JuliaFolds2 / ChunkSplitters.jl

Simple chunk splitters for parallel loop executions
MIT License
40 stars 5 forks source link

`minchunksize` option #43

Closed carstenbauer closed 1 day ago

carstenbauer commented 1 day ago

See https://github.com/JuliaFolds2/OhMyThreads.jl/issues/114

lmiq commented 1 day ago

I implemented that option here:

https://github.com/JuliaFolds2/ChunkSplitters.jl/tree/minchunksize

unfortunately, adding one more keyword parameter is breaking the union splitting which we relied on to avoid allocations when creating the chunks.
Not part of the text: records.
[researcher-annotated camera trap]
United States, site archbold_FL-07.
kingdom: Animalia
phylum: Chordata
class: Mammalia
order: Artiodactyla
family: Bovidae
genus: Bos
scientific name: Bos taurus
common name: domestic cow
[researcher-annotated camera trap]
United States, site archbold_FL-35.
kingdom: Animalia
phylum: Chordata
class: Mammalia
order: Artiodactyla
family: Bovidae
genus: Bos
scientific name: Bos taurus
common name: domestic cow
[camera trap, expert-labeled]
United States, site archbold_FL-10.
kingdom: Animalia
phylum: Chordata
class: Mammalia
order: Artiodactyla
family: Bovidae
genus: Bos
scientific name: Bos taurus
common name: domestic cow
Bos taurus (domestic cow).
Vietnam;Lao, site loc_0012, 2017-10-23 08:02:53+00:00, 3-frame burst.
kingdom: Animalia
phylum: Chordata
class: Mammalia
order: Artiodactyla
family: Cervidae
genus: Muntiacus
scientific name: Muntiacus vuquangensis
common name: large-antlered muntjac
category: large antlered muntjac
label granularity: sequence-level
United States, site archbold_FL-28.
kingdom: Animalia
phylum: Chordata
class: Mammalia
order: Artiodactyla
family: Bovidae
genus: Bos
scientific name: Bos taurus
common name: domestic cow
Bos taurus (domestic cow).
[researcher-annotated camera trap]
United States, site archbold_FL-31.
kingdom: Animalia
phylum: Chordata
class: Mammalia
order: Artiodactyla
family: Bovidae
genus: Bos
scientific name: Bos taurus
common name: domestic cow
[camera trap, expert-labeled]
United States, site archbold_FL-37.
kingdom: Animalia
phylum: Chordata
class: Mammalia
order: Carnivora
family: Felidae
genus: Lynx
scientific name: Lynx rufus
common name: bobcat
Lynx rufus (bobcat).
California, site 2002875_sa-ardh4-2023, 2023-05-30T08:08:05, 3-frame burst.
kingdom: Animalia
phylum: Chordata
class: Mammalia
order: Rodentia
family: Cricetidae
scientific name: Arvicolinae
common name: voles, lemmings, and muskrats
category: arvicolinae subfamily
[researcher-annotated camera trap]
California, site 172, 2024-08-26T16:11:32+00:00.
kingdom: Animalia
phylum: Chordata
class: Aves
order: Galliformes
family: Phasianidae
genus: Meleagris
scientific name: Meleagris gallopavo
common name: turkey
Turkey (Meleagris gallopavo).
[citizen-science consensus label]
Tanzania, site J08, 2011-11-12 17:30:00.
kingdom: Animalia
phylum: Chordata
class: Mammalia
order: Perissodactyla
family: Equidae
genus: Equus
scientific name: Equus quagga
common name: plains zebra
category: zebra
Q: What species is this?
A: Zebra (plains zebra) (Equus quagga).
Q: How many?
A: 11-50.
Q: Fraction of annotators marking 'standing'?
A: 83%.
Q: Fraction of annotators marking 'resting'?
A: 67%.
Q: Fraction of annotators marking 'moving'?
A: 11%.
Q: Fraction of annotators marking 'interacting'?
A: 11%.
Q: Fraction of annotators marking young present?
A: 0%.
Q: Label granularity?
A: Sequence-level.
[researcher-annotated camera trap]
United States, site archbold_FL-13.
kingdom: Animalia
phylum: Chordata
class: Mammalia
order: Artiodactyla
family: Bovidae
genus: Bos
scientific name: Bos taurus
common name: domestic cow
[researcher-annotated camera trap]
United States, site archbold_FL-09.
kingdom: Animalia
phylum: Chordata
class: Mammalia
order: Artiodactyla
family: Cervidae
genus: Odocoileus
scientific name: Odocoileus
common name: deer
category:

I've tried many things, without success, and the allocation test keeps failing:

julia> using ChunkSplitters, BenchmarkTools

julia> function f(x; n=nothing, size=nothing)
           s = zero(eltype(x))
           for inds in chunks(x; n=n, size=size)
               for i in inds
                   s += x[i]
               end
           end
           return s
       end
f (generic function with 3 methods)

julia> @benchmark f($(rand(10^3)); n=4) samples=1 evals=1
BenchmarkTools.Trial: 1 sample with 1 evaluation.
 Single result which took 514.000 ns (0.00% GC) to evaluate,
 with a memory estimate of 32 bytes, over 1 allocations.
carstenbauer commented 1 day ago

FYI, I created a draft PR for your branch: https://github.com/JuliaFolds2/ChunkSplitters.jl/pull/46

lmiq commented 1 day ago

FWIW:

Things I tried:

As it is, minchunksize can be nothing or an integer. I tried to just let it be an integer always, and ignore it when size was set. That did not solve the allocation.

In the current PR version I tried to add function barriers all over the place, in the original code we had more conditionals. Nothing changed.

Simpler benchmark:

julia> @benchmark chunks($(rand(10^3)); n=5) samples=1 evals=1
BenchmarkTools.Trial: 1 sample with 1 evaluation.
 Single result which took 247.000 ns (0.00% GC) to evaluate,
 with a memory estimate of 32 bytes, over 1 allocations.
lmiq commented 1 day ago

Ok, seems now it is fixed. Although for some heuristic reason only.

lmiq commented 1 day ago

No, unfortunately still, it works on 1.11 but not on 1.10:

On 1.10:

julia> @benchmark chunks($(rand(10^3)); n=5) samples=1 evals=1
BenchmarkTools.Trial: 1 sample with 1 evaluation.
 Single result which took 19.000 ns (0.00% GC) to evaluate,
 with a memory estimate of 32 bytes, over 1 allocations.

On 1.11:

julia> @benchmark chunks($(rand(10^3)); n=5) samples=1 evals=1
BenchmarkTools.Trial: 1 sample with 1 evaluation.
 Single result which took 29.000 ns (0.00% GC) to evaluate,
 with a memory estimate of 0 bytes, over 0 allocations.
carstenbauer commented 1 day ago

See my comments in the PR

lmiq commented 1 day ago

Released in 2.6.0.